Para o ex-deputado, a capacidade de dialogar com diferentes forças políticas é uma das qualidades do "ambientalismo do século 21".

"Temos consciência e segurança das nossas ideias, e podemos ajudar tanto um governo liberal, conservador, como um governo socialista, ou social-democrata, a levar nossas ideias adiante", afirma.

"É esse diálogo que um partido ambientalista do século 21 tem que fazer. Discutir com o PT, com o PSDB, com os partidos conservadores e liberais", acrescenta.

Apoio a Aécio e ao impeachment de Dilma

Pedro Ladeira/Folhapress
Eduardo Jorge diz que apoio a Aécio Neves no 2º turno de 2014 foi "opção racional"

Por conta de seu passado de militância no PT, Eduardo Jorge foi cobrado por seus eleitores mais antigos pelas posições políticas que assumiu nos últimos anos, incluindo o apoio a Aécio Neves (PSDB), no segundo turno das eleições de 2014, e ao impeachment da ex-presidente Dilma Rousseff, em 2016.

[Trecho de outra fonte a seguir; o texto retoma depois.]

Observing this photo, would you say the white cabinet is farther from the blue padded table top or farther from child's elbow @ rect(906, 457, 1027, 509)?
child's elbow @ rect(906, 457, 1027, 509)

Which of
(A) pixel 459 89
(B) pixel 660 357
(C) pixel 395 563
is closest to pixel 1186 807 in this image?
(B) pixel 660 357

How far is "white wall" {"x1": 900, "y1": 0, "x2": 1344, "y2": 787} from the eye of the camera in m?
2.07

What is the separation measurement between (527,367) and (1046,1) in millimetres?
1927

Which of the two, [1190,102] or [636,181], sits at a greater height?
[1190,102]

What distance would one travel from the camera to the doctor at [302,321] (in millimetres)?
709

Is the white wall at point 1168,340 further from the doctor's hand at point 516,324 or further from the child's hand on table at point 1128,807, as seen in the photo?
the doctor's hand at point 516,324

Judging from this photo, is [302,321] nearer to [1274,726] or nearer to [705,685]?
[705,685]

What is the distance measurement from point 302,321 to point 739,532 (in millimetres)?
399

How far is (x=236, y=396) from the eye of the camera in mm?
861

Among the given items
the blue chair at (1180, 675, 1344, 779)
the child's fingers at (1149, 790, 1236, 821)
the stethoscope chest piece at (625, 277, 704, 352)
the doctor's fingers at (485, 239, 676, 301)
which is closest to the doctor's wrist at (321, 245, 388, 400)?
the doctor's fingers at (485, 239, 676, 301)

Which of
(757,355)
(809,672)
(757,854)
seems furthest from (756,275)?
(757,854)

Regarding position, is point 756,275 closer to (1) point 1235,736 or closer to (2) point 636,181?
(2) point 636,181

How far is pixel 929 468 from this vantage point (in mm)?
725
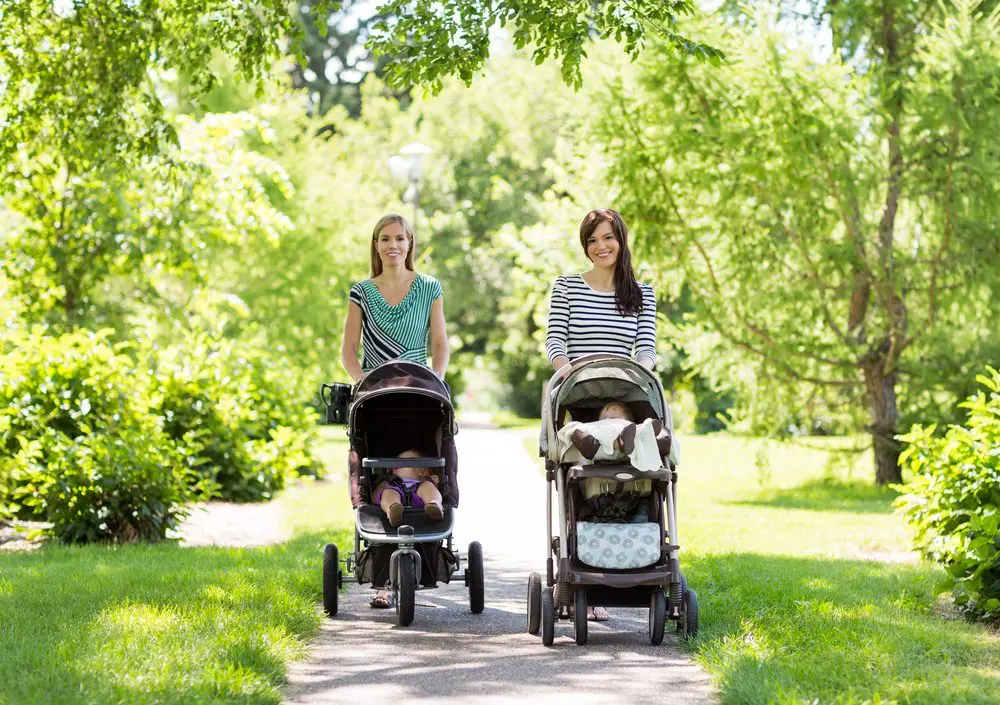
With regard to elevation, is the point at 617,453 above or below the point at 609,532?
above

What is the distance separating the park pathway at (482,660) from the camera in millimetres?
5883

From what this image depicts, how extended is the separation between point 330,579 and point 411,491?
2.26ft

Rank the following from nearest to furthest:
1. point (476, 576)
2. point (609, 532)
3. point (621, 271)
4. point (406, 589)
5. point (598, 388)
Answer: point (609, 532) → point (598, 388) → point (406, 589) → point (621, 271) → point (476, 576)

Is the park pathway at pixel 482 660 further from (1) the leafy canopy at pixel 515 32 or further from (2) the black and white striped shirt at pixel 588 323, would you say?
(1) the leafy canopy at pixel 515 32

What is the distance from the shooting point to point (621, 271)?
24.8ft

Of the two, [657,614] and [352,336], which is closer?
[657,614]

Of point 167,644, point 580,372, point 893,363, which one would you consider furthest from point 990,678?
point 893,363

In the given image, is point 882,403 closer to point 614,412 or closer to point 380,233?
point 380,233

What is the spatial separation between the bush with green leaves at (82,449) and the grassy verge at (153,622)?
50 cm

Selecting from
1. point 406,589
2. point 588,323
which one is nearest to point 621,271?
point 588,323

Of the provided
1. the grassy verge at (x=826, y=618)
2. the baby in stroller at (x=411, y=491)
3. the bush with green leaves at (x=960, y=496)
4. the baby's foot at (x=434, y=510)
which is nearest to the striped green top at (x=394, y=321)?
the baby in stroller at (x=411, y=491)

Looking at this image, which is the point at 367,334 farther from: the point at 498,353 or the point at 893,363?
the point at 498,353

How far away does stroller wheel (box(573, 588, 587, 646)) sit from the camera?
6.89 metres

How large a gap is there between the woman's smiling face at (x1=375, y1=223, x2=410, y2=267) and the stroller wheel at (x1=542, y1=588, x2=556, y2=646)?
2307 mm
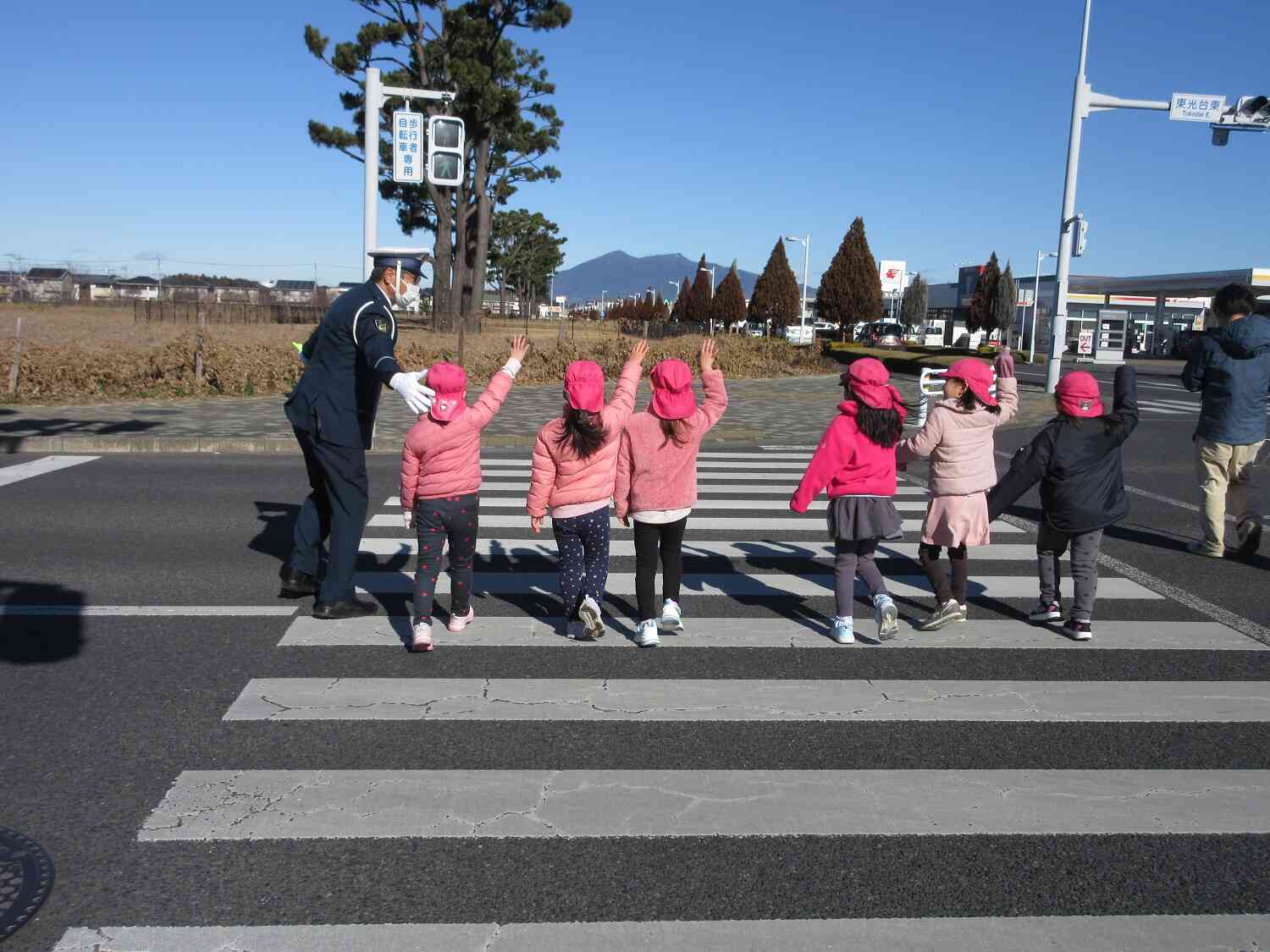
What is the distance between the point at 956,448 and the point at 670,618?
5.88ft

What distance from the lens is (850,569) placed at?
18.3 feet

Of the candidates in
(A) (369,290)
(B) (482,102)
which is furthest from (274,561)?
(B) (482,102)

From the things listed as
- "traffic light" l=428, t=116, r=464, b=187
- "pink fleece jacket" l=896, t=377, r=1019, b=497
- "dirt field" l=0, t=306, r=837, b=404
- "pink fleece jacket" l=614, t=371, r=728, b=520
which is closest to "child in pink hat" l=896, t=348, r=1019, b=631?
"pink fleece jacket" l=896, t=377, r=1019, b=497

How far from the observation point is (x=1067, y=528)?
5738mm

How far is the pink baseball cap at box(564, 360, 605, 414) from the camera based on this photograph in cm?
517

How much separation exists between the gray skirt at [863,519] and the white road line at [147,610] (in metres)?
3.02

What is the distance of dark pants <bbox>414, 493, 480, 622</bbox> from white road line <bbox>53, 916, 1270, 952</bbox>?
253cm

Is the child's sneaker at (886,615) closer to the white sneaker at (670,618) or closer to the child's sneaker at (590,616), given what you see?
the white sneaker at (670,618)

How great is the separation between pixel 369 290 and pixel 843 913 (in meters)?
3.98

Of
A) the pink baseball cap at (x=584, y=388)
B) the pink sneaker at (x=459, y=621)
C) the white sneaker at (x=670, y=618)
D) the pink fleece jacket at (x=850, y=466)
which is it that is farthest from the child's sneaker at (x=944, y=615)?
the pink sneaker at (x=459, y=621)

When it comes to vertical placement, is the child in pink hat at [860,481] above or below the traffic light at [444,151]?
below

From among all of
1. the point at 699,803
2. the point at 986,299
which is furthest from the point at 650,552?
the point at 986,299

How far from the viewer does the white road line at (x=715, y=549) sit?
24.8ft

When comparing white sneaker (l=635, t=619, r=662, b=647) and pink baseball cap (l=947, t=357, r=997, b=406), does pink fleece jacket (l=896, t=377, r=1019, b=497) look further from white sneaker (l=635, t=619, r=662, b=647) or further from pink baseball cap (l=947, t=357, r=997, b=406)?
white sneaker (l=635, t=619, r=662, b=647)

"Política são decisões a cada momento, e você tem que tomar decisões racionais", diz o vice de Marina, ao relembrar o voto no candidato tucano quatro anos atrás. "Foi uma opção racional. Os defeitos, os pecados do Aécio, existiam, mas não tanto como apareceram depois."

"Quanto à questão do impeachment, sinto muito, foi uma questão legal, cumpriu todos os ritos da Constituição", acrescenta. "Todos os direitos de defesa, foi tudo percorrido da forma constitucional."

De volta a 2018, Eduardo Jorge também procura demonstrar o que aprendeu em eleições passadas. Uma das lições foi passar a usar as redes sociais. No contato direto com os eleitores por meio da tecnologia, o desafio para o vice de Marina também é explicar as idas e vindas de sua trajetória política.

"Essa é a dificuldade do pessoal que conversa comigo pelo Facebook. Uns dizem: você é social-democrata, você é esquerdista. Outros dizem: não, você é liberal", diverte-se. "Sou um caso complexo, porque sou velho e vivi o século 20, sobrevivi no século 21 e vi muita coisa. Sou pela democracia, sou ambientalista e defendo valores que são sociais-democratas, por um lado, e liberais, por outro."

"Descobri que esses meios novos de comunicação, e forças produtivas, como dizia Marx, são extraordinários. Eles vão mudar realmente os rumos da democracia. E eu tento acompanhar", arremata, aos risos, o homem com quase quatro décadas de carreira política e um gosto por brincar de Peter Pan.